Velhasıl Müdür başyardımcımız Muzaffer Bey Rica etti..
Hem ders saatin dolmuyor zaten,bu desleri alanda yok
Alırsan, olur şöyle böyle şu kadar…
Benim için … sistematiğim içinde sorun değil..
tekrar ederim..kötümü..?
Ama 4 sınıf….2’şer saatten 8 saat…
9.sınıflar hem kalabalık ,hem sorunlu sınıflar tek problem bu..
Aslında asıl problem…okul idareleri ve sistemin kendisi..ya
Vira bismillah…
Sıkıntıda bitmez ,dertte bitmez..yeniliklerde…
Ara tatil, yarı yıl tatil..nerden çıktı lan bu festival…
Hayda bu depremde neyin nesi…
Zaten okulumuz yıkılmış,İTO ya sığınmış 2 li eğitim yapıyoruz..
Öğleden sonra 14 de başlıyoruz ,20 de dersler bitiyor…
Haftada 2 gün sıkıntı…evelallah üstesinden gelirim,rayınada koyarım

Ne olsa birikim ve hazırlıklarım vardı…da..
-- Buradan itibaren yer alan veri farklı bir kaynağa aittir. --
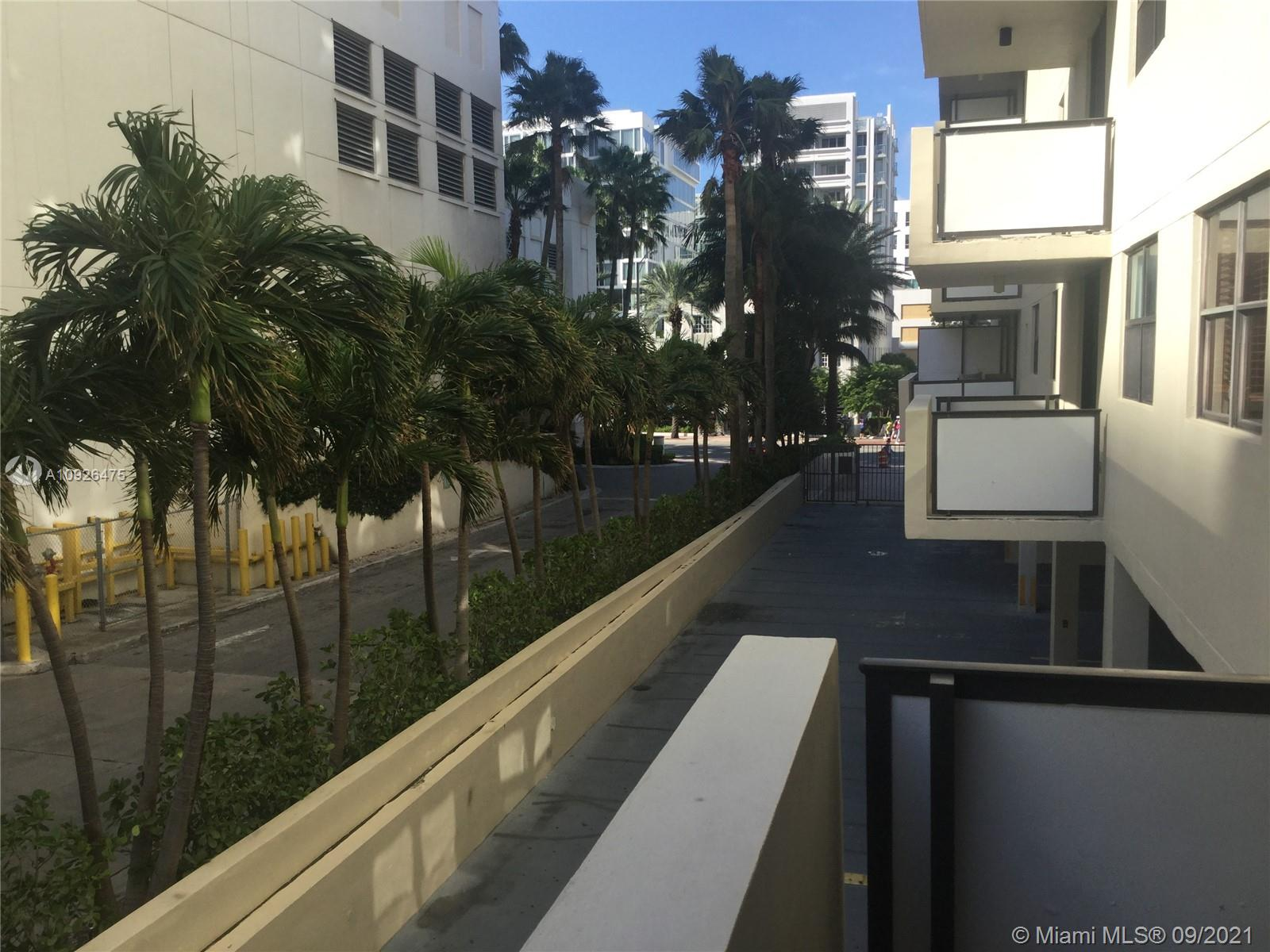 1621 Collins Ave #208 photo020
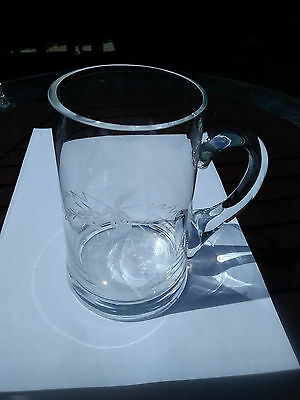 Glass tankard  with an engraved/eched leaf pattern on the front, excellent cond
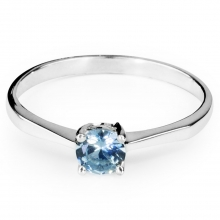 AQUAMARINE ARDEN Sterling Silver Solitaire Ring with Aquamarine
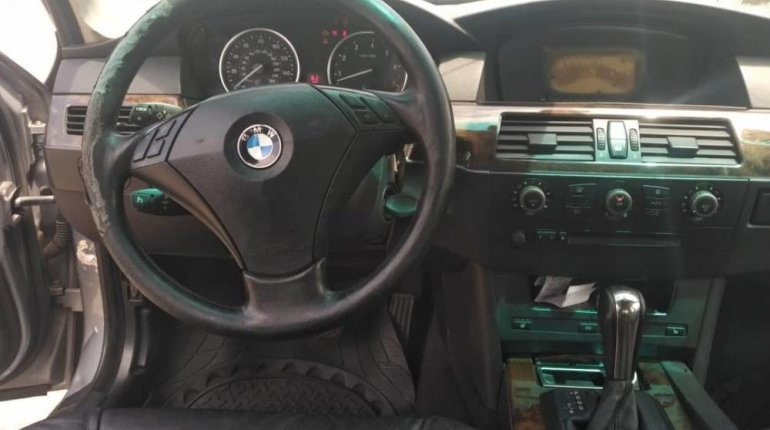 Neat Nigerian Used BMW 530i 2005 Grey/Silver-2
Velhasıl maraton başladı….
Fakat dönmek lazım önhazırlıklara…
Efendim…dal derslerimiz azalınca,ders saatlerimiz dolsun diye
Yönetmelik gereği 17 öğrenciyi geçtiğinde aynı derse 2 öğretmen
22 geçtiğinde 3 öğretmen aynı derse girebiliyor…
Saçma sapan diyeceksin..ama öyleydi….fiziki mekanda elverişli olmayınca
Bir arkadaş işi götürür ,sürükler
Ara sıra da sorunlara paylaşılarak geçiştirilirdi…yani kağıt üstünde
İki,üç öğretmende olsa dersi bir arkadaş götürürdü…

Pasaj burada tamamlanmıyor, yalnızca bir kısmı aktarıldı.